August 6, 2021

Former Hong Kong exchange CEO starts venture to invest in China’s small firms

By ellen

HONG KONG (BLOOMBERG) – The man who engineered the landmark programme linking stock markets in mainland China and Hong Kong is now offering a fresh way to invest in the world’s second-biggest economy.

Just eight months since he left the chief executive job at Hong Kong Exchanges and Clearing, Mr Charles Li this week launched a platform called Micro Connect, a venue that will seek to link foreign capital to small businesses across China.

But the start comes at a turbulent time for foreign investors in China as Beijing has sent shock waves through the markets by cracking down on its big technology giants, halted its massive for-profit education sector and continued to rein in its property developers.
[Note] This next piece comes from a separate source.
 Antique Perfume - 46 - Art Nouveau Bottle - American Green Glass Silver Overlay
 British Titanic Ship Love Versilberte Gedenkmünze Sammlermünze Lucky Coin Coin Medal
Markets have tanked, wiping away US$1 trillion (S$1.35 trillion).

In an interview on Thursday (Aug 5), Mr Li shrugged off the growing risks for investors in China, arguing his new project is in fact “on the right side of history”.

Investors are now more seriously reading up on what Chinese President Xi Jinping has said in the past for clues about what direction China is heading in and where to place money. Mr Xi has repeatedly called for a bigger pivot to support China’s real economy, broadening its base and combating the nation’s inequality.

Mr Li’s new project, which he has funded out of his own pocket with partner Gary Zhang, the CEO of the Hong Kong-listed Oriental Patron Financial Group, will offer institutional investors a way of making equity-like bets on a portfolio of small enterprises and gain a direct share of the revenue.

The platform is designed to share income on a daily basis through a system of digital controls, said Mr Li, who was confident that the model would be immune from recent wave of regulatory curbs.

“We’re not consuming funding from the public source,” he said. “We are not creating a systematic risk to China’s financial system. We are spending on places where real financing should have been.”

International investors will be most likely use the wholly owned foreign enterprise avenue when making investments, and will be subject to capital controls, Mr Li said. He expected to reach a milestone of investing 10,000 enterprises in the first year, and expand to 100,000 in five years.

Mr Li also said that the recent crackdown that has impacted bigger firms such as Didi Global and Tencent Holdings, which he actively promoted during his time at the exchange, should not have come as a surprise.

“If the market follows China really carefully, with a strong analytical insight, we should know that this is coming,” Mr Li said.

Whenever a business is involved in the most vulnerable parts of society or grows too big, one should expect a “rightful” regulatory intervention, he said.

Echoing other executives, Mr Li said that Hong Kong’s attractiveness as financial hub has not been fundamentally changed by Beijing’s tightening grip following the imposition of a national security law last year.

“Business is going to find a way to understand it,” he said. “I personally believe business has found the right balance. The broader consensus is that it’s different, but it hasn’t fundamentally changed the fact that this is still the best place if you want to be in China.”